IV. …et requiert une population singulière de chercheurs...

La RpD peut se concevoir sous la forme d’actions spécifiques à durée limitée qui associent des tâches de recherches effectuées dans des conditions difficiles avec des tâches de formation d’homologues nationaux, de contribution au développement d’un partenariat scientifique et d’enseignement-formation, de travail proche des opérateurs du développement. Actions auxquelles des coopérations scientifiques et universitaires internationales peuvent répondre.

Ces actions sont en effet ciblées (de façon large ou étroite selon la demande) et peuvent donc être exécutées par des chercheurs et enseignants-chercheurs « empruntés » dans leurs institutions de recherche et/ou d’enseignement supérieur respectives, dans lesquelles ils retournent après quelques années. Un tel mode de fonctionnement est indispensable pour concourir à l’excellence scientifique de la RpD, tout en permettant que ces chercheurs maintiennent leurs compétences scientifiques au meilleur niveau afin de conserver leurs rangs au sein de leurs communautés disciplinaires. En même temps, il favorise la diffusion d’une culture de la RpD auprès des étudiants et jeunes chercheurs du Nord, laquelle s’avèrera utile pour maintenir sur le long terme le flux des candidats à ce genre d’expérience.

Cependant, la RpD répond à une logique particulière d’efficience, qui nécessite des chercheurs présentant un profil très particulier. Ceux-ci doivent en effet développer simultanément toutes les missions transversales (communication, formation, valorisation, expertise, etc.) dévolues à la recherche, alors même que la mission principale de création de connaissances apparaît moins évidente. Or, dans un milieu scientifique où la compétition s’est singulièrement exacerbée ces vingt dernières années, une telle feuille de route requiert des qualités particulières, voire une véritable abnégation pour ne pas dire une réelle vocation.

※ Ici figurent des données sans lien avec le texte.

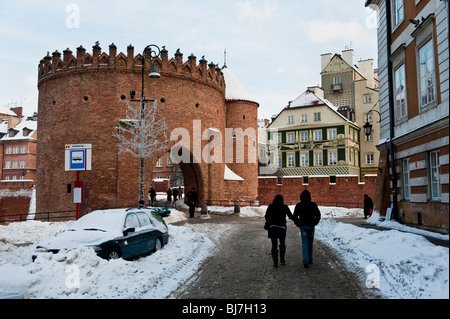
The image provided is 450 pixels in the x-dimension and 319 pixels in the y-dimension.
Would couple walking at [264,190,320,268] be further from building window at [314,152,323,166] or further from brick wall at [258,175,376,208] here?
building window at [314,152,323,166]

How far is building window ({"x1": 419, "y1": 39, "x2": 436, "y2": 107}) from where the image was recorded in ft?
33.9

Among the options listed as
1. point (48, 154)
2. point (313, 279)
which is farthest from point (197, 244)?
point (48, 154)

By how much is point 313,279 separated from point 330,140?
39385 millimetres

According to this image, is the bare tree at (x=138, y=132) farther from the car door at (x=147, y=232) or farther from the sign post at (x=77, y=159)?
the car door at (x=147, y=232)

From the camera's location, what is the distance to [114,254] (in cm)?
892

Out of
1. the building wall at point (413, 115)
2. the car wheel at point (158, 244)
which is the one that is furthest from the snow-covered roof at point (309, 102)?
the car wheel at point (158, 244)

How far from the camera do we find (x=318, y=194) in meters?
36.3

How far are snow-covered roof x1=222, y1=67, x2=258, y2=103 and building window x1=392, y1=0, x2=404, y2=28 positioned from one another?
70.4ft

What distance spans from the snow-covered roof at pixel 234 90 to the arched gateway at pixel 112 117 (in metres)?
4.50

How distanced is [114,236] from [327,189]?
1152 inches

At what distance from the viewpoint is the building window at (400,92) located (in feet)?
43.7

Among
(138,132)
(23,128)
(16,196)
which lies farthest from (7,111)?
(138,132)

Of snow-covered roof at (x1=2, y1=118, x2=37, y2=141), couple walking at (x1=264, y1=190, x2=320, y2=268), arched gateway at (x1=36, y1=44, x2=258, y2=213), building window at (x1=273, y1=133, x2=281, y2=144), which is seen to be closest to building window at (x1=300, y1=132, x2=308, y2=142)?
building window at (x1=273, y1=133, x2=281, y2=144)

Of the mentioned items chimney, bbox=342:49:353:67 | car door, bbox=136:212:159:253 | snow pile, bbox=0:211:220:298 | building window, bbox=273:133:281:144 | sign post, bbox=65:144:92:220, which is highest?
chimney, bbox=342:49:353:67
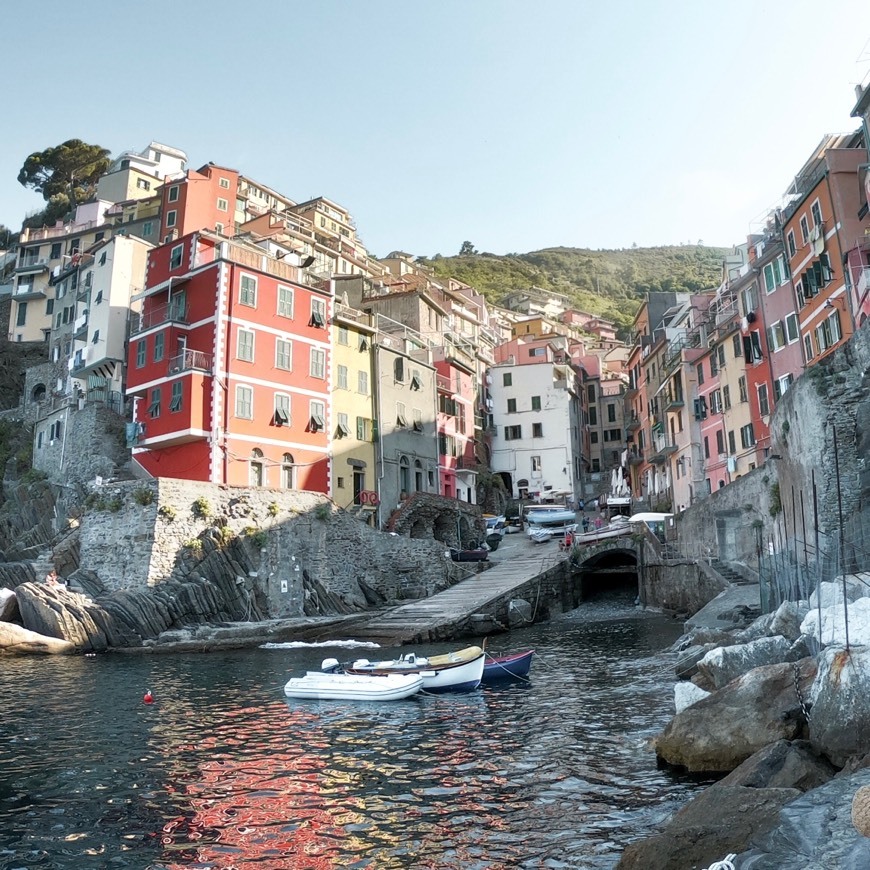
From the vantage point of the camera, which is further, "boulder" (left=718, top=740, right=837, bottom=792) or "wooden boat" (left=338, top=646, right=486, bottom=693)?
"wooden boat" (left=338, top=646, right=486, bottom=693)

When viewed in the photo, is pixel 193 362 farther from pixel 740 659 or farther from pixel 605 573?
pixel 740 659

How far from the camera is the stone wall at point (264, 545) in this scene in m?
37.9

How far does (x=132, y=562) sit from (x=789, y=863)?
116ft

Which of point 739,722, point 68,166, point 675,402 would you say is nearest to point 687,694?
point 739,722

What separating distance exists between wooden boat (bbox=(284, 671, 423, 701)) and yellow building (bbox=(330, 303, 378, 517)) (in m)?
26.4

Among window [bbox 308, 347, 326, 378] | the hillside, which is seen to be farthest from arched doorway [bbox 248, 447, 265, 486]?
the hillside

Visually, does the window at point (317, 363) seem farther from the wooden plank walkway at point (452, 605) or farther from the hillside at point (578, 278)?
the hillside at point (578, 278)

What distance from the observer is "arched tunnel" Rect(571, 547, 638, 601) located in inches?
1919

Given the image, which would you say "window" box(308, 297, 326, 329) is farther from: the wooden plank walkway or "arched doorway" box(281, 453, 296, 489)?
the wooden plank walkway

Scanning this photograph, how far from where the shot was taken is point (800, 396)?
26.9m

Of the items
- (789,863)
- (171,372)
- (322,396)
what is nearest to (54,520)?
(171,372)

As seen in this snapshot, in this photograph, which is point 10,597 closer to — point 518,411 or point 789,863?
point 789,863

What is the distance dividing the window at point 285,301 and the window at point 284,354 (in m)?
1.76

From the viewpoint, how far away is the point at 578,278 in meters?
186
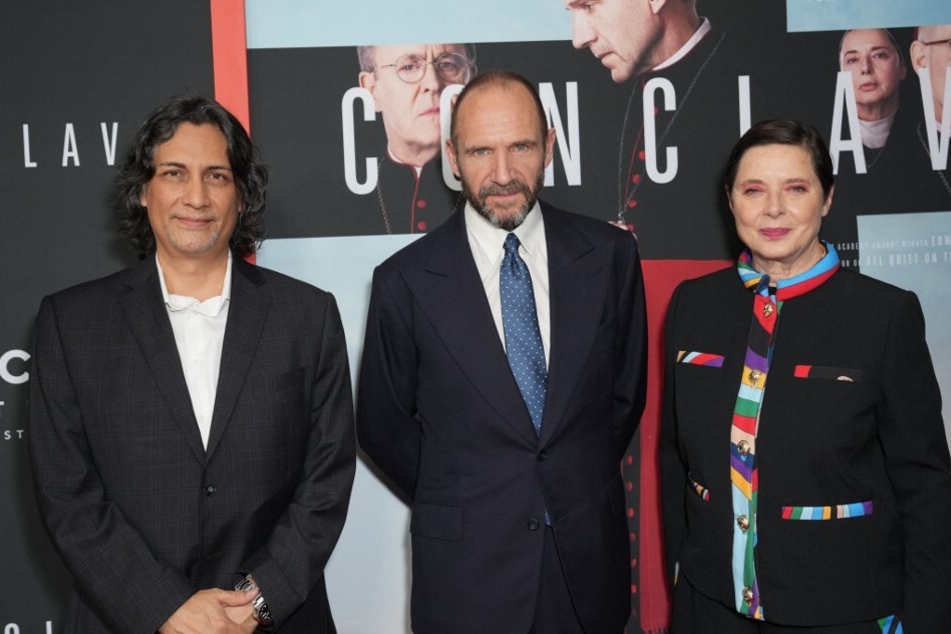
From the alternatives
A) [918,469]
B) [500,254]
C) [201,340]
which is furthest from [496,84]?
[918,469]

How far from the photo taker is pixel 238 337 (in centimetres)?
216

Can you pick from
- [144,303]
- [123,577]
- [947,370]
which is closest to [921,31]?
[947,370]

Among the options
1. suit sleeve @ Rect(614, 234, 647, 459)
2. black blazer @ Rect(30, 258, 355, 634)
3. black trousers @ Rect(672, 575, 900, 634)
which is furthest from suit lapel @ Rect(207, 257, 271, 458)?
black trousers @ Rect(672, 575, 900, 634)

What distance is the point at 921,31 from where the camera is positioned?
121 inches

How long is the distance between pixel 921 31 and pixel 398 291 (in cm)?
198

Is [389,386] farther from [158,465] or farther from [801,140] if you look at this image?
[801,140]

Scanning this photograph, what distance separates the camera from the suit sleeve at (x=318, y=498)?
209 cm

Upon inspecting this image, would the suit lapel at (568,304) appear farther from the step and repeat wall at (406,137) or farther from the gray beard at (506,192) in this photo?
the step and repeat wall at (406,137)

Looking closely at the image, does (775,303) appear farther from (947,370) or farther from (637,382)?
(947,370)

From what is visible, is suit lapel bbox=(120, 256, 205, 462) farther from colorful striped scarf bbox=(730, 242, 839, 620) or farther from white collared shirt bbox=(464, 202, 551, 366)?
colorful striped scarf bbox=(730, 242, 839, 620)

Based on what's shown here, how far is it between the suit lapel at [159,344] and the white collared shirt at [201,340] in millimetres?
23

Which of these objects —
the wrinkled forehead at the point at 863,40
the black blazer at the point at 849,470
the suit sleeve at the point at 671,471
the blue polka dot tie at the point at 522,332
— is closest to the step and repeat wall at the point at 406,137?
the wrinkled forehead at the point at 863,40

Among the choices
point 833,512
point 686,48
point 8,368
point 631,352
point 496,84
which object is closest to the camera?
point 833,512

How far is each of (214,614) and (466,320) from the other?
2.85 ft
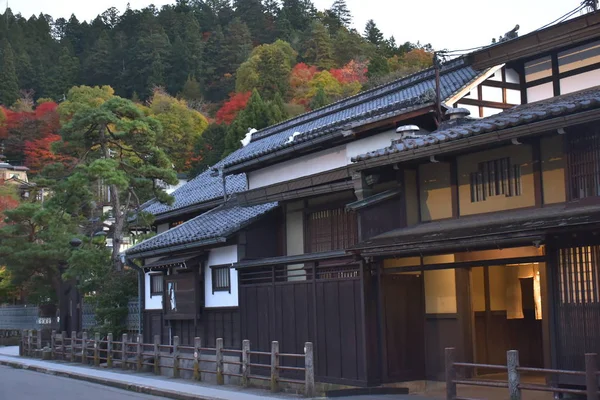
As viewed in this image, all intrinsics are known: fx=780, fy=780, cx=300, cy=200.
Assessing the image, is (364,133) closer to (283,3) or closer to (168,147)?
(168,147)

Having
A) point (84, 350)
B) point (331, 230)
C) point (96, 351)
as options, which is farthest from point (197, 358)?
point (84, 350)

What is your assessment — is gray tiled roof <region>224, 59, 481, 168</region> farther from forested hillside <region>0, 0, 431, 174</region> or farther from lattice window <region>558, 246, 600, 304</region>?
forested hillside <region>0, 0, 431, 174</region>

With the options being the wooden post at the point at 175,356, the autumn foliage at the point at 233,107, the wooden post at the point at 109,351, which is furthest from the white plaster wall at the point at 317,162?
the autumn foliage at the point at 233,107

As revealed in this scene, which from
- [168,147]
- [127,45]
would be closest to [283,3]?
[127,45]

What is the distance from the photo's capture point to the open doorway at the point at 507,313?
17750 millimetres

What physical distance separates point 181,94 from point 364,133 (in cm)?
8510

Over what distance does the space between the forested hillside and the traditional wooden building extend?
40.2m

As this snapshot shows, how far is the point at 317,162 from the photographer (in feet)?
70.6

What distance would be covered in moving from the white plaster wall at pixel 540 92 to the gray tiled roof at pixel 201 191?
10.5 meters

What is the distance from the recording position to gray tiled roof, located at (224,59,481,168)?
65.0 ft

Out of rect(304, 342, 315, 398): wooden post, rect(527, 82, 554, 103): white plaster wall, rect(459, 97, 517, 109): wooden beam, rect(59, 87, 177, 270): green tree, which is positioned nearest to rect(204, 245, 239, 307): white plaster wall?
rect(304, 342, 315, 398): wooden post

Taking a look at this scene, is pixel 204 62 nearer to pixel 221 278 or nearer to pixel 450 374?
pixel 221 278

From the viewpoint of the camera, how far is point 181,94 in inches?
4023

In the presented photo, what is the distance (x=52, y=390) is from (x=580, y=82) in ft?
50.9
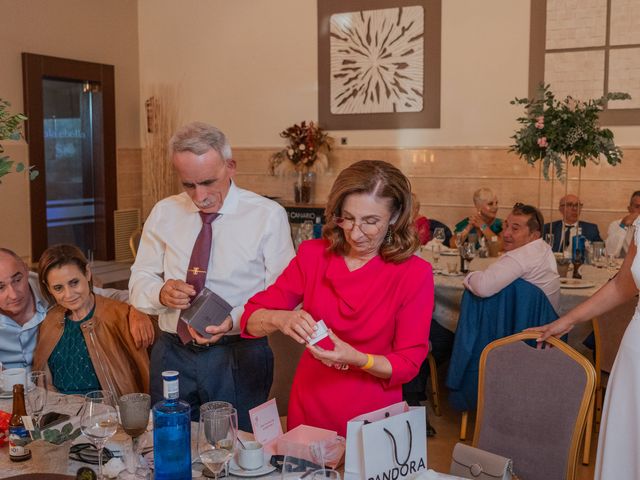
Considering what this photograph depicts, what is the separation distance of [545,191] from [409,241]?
231 inches

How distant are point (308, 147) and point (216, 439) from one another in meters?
7.02

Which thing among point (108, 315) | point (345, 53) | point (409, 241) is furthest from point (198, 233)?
point (345, 53)

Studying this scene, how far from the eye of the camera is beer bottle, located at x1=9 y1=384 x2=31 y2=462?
2107 mm

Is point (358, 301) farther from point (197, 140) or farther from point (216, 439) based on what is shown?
point (197, 140)

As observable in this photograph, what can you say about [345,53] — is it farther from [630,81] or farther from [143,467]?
[143,467]

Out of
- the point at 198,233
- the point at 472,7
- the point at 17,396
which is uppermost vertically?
the point at 472,7

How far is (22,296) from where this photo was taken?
3219 millimetres

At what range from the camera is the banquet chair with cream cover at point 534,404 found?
7.84 ft

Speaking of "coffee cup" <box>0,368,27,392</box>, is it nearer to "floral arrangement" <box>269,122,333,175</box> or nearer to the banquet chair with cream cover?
the banquet chair with cream cover

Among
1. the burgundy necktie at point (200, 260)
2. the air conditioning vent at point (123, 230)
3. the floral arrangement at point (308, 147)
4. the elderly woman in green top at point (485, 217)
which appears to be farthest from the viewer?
the air conditioning vent at point (123, 230)

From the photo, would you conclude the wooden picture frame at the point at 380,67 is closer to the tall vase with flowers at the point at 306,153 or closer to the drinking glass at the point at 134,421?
the tall vase with flowers at the point at 306,153

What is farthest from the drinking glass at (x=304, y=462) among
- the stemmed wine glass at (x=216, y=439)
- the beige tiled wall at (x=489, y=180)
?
the beige tiled wall at (x=489, y=180)

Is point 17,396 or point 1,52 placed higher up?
point 1,52

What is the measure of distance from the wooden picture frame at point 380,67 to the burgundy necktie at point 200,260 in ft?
19.2
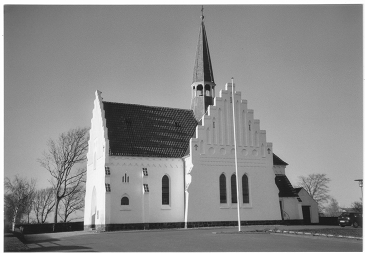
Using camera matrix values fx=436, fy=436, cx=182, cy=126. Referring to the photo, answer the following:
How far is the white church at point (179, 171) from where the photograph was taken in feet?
109

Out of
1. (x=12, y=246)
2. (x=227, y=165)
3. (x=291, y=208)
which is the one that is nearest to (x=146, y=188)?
(x=227, y=165)

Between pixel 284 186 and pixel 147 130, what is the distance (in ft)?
42.4

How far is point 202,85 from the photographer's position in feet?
132

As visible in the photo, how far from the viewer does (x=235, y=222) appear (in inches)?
1342

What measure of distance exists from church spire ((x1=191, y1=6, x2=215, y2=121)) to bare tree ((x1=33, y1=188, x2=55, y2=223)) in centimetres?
1754

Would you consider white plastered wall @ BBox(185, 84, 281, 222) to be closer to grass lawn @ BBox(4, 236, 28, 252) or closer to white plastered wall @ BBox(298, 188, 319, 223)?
white plastered wall @ BBox(298, 188, 319, 223)

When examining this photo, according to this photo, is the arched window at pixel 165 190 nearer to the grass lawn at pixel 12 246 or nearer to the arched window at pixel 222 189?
the arched window at pixel 222 189

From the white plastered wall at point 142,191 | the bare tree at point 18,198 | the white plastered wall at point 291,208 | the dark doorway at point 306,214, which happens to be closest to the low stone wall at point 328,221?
the dark doorway at point 306,214

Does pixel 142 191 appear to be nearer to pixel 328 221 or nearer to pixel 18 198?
pixel 18 198

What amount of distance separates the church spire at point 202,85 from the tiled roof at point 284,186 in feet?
29.3

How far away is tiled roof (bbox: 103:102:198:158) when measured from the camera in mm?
34281

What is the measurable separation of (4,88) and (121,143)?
13.5 meters

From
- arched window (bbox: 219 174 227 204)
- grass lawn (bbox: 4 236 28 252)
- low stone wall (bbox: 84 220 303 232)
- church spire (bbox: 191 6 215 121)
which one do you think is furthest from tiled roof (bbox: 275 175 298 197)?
grass lawn (bbox: 4 236 28 252)

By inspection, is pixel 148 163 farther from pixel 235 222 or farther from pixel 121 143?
pixel 235 222
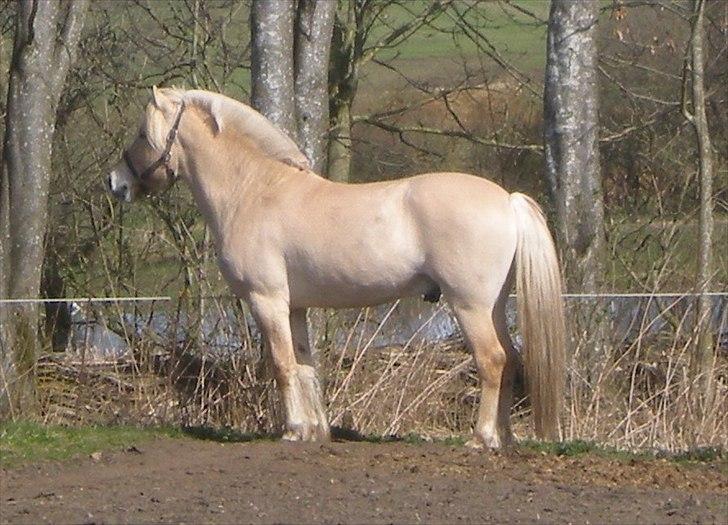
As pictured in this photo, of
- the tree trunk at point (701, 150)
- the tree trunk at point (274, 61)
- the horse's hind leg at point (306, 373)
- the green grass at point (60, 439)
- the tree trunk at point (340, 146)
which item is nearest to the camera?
the green grass at point (60, 439)

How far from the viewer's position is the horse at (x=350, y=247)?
7023mm

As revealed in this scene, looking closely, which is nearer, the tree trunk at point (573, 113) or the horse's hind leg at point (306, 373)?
the horse's hind leg at point (306, 373)

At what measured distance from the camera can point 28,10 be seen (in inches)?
389

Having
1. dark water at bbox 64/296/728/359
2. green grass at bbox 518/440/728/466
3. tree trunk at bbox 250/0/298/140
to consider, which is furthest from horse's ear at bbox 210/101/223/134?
green grass at bbox 518/440/728/466

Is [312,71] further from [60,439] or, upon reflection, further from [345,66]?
[345,66]

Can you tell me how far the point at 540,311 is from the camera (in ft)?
23.3

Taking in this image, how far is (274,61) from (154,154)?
4.21 feet

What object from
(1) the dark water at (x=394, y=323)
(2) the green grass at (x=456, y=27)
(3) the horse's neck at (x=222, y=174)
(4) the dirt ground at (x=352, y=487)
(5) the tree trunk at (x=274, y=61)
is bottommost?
(4) the dirt ground at (x=352, y=487)

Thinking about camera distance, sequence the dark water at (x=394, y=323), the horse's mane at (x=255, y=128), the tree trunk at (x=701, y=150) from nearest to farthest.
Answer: the horse's mane at (x=255, y=128) < the dark water at (x=394, y=323) < the tree trunk at (x=701, y=150)

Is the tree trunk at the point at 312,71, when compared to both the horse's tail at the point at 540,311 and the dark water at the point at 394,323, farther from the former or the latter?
the horse's tail at the point at 540,311

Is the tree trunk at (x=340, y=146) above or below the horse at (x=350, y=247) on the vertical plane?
above

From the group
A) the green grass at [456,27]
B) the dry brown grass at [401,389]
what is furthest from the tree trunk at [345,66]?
the dry brown grass at [401,389]

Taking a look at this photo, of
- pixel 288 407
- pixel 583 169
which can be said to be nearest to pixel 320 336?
pixel 288 407

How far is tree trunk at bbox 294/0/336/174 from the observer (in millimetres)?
9312
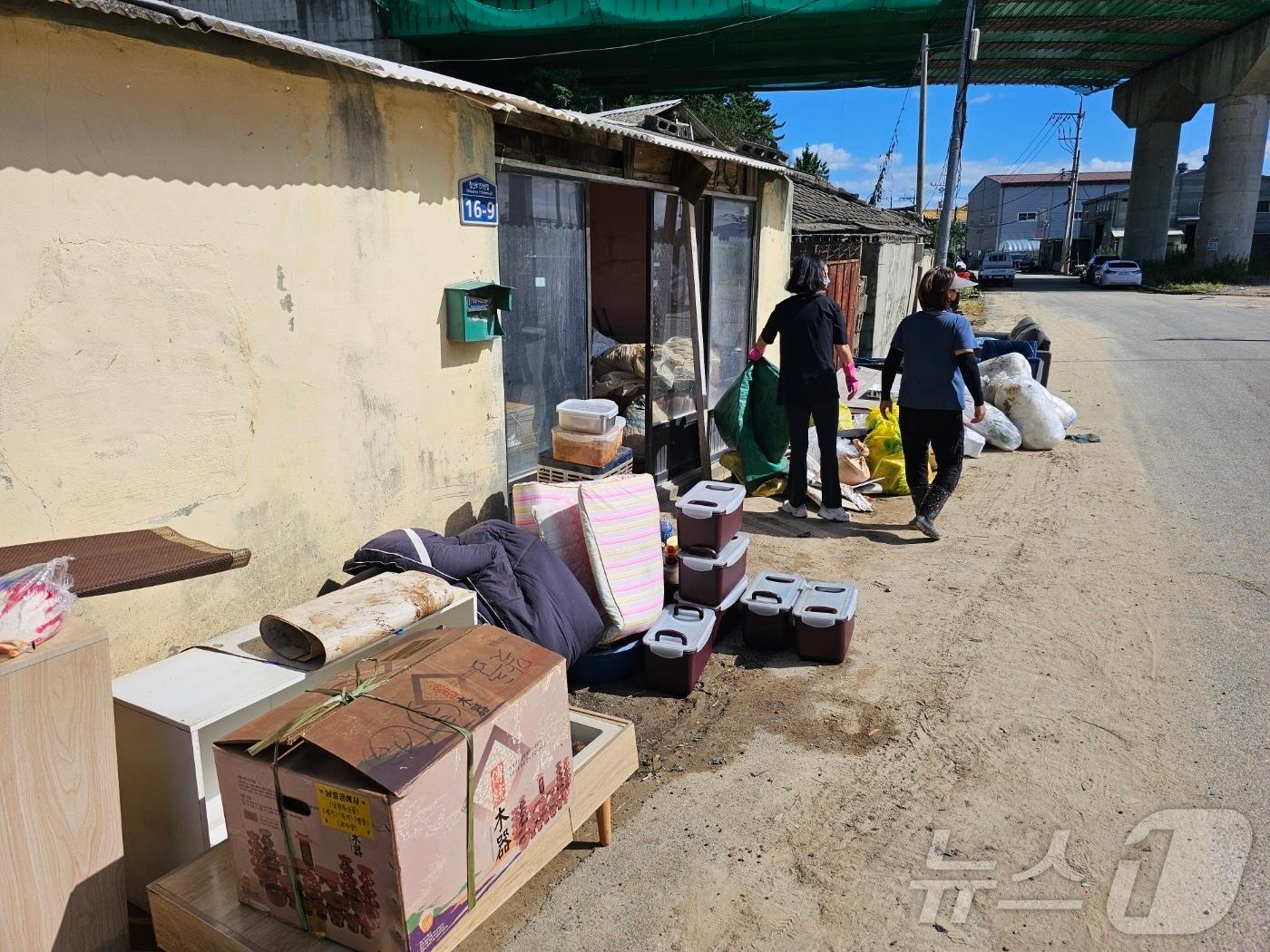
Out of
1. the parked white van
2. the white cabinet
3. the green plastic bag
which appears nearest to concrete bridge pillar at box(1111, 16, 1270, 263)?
the parked white van

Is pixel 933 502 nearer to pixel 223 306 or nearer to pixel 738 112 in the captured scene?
Answer: pixel 223 306

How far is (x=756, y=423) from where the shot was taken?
7.15 meters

Il est clair que l’on ne saurait attendre d’un même chercheur qu’il satisfasse à deux ensembles de pré requis sans aucun doute largement antinomiques. Sauf rare exception, l’implication requise par la RpD ne se rencontre pas au sein d’une population de chercheurs engagés dans la compétition scientifique à la frontière de la connaissance. Il faut plutôt des chercheurs tout aussi motivés pour résoudre des problèmes de recherche, mais ayant une autre sensibilité et prêts à faire passer d’autres finalités avant le seul progrès des connaissances.

V. …dont on connaît déjà quelques individus.

Seuls les deux organismes de recherche dédiés (le Cirad et l’IRD) que la France entretient depuis plusieurs décennies ont pris en compte ces aspects dans leurs modalités de recrutement, même si ce n’est que partiellement et avec plus ou moins de bonheur au fil du temps. L’encadrement adéquat, la formation et l’expérience en situation au cours de la carrière en expatriation consolident quelque peu l’aptitude des chercheurs concernés à la RpD, mais pour autant ne pallient pas toujours l’absence initiale de motivation. Ainsi, les effectifs actuels de ces établissements se divisent entre les deux catégories précédemment décrites. D’ailleurs, c’est probablement une des raisons pour lesquelles les moyens que la France consacre à la RpD n’aient jamais vraiment produit des résultats à la hauteur des attentes. En tout état de cause, l’expérience acquise par le Cirad et l’IRD, le tissu de relations qu’ils ont créé dans les PED autour des questions de développement, leur capacité à travailler en partenariat, leurs implantations et leurs représentations dans ces pays forment l’héritage qui procure un net avantage comparatif au dispositif français de recherche, qu’il convient absolument d’exploiter et de faire vivre. De plus il y a là un potentiel d’acquis et une mémoire sur les questions de développement à maintenir et à mieux exploiter. C’est dans cette perspective qu’il faut conserver ces opérateurs particuliers de recherche, avec ceux de leurs agents qui correspondent le mieux au profil exigé par la RpD. Ce serait le moyen de disposer d’un volant de chercheurs aptes à interagir à tous les niveaux avec les communautés du Sud, susceptibles de contribuer à la définition de futurs programmes de RpD, capables de participer aux projets de recherche correspondants et ayant à cœur d’aider à appliquer les résultats de ces recherches pour le bien-être des populations concernées.